Object detection records:
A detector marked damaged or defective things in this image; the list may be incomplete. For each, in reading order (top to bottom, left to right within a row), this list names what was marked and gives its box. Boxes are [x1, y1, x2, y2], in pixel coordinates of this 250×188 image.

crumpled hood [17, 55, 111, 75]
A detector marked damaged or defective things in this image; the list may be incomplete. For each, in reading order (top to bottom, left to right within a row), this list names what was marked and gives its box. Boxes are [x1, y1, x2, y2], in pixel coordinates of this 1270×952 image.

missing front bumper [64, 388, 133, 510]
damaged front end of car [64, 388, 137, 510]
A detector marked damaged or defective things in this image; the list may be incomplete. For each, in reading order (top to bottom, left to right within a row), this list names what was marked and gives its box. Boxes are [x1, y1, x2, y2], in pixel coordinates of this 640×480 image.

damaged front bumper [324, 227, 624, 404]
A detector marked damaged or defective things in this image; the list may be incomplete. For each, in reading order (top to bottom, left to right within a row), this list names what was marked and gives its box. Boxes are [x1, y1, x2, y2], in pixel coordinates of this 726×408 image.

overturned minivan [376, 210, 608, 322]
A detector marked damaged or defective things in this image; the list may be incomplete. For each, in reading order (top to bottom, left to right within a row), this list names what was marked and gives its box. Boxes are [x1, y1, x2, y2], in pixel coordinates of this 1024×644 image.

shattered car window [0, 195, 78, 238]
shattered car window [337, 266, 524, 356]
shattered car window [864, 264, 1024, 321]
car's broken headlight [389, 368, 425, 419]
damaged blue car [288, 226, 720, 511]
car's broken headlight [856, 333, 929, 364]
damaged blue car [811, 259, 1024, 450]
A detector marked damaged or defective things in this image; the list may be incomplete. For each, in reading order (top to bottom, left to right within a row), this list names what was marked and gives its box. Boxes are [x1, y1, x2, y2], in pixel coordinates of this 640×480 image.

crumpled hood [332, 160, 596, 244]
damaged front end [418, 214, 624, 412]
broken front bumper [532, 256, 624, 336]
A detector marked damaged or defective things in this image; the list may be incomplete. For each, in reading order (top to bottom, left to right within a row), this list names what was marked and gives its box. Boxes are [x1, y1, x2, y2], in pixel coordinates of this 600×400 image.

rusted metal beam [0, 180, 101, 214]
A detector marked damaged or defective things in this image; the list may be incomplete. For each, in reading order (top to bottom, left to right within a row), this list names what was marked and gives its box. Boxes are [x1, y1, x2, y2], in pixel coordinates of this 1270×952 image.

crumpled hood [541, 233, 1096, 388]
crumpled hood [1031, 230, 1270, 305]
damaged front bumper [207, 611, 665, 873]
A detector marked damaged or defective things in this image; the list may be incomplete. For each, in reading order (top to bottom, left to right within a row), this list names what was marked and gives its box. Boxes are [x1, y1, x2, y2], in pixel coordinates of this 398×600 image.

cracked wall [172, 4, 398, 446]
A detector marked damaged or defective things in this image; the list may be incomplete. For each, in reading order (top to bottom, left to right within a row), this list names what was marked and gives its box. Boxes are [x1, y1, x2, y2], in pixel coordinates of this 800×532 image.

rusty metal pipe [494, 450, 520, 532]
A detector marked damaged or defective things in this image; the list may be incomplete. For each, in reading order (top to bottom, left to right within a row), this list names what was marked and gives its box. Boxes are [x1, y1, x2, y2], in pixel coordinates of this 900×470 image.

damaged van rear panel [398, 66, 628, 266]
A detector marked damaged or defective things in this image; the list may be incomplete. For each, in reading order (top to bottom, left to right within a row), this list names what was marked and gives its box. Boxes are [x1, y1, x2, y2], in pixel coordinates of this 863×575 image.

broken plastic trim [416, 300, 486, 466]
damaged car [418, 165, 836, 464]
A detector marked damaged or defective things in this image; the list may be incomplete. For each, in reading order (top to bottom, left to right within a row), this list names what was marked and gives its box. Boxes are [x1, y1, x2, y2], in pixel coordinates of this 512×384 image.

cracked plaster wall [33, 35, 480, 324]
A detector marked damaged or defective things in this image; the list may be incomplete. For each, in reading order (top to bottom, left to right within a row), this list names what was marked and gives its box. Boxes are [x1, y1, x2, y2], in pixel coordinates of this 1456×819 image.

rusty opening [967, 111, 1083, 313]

EXERCISE DIRECTIONS:
Return the stretch of the records from their very start through the line containing "crumpled hood [17, 55, 111, 75]", with both ends included and every line copied unchanged.

COMPLETED TASK:
A detector marked damaged or defective things in this image; the list may be incomplete. For each, in reading order (top to bottom, left to right within a row), this list names what was marked and gives its box. Boxes are [x1, y1, x2, y2], in pixel coordinates of this 250×188 image.

crumpled hood [17, 55, 111, 75]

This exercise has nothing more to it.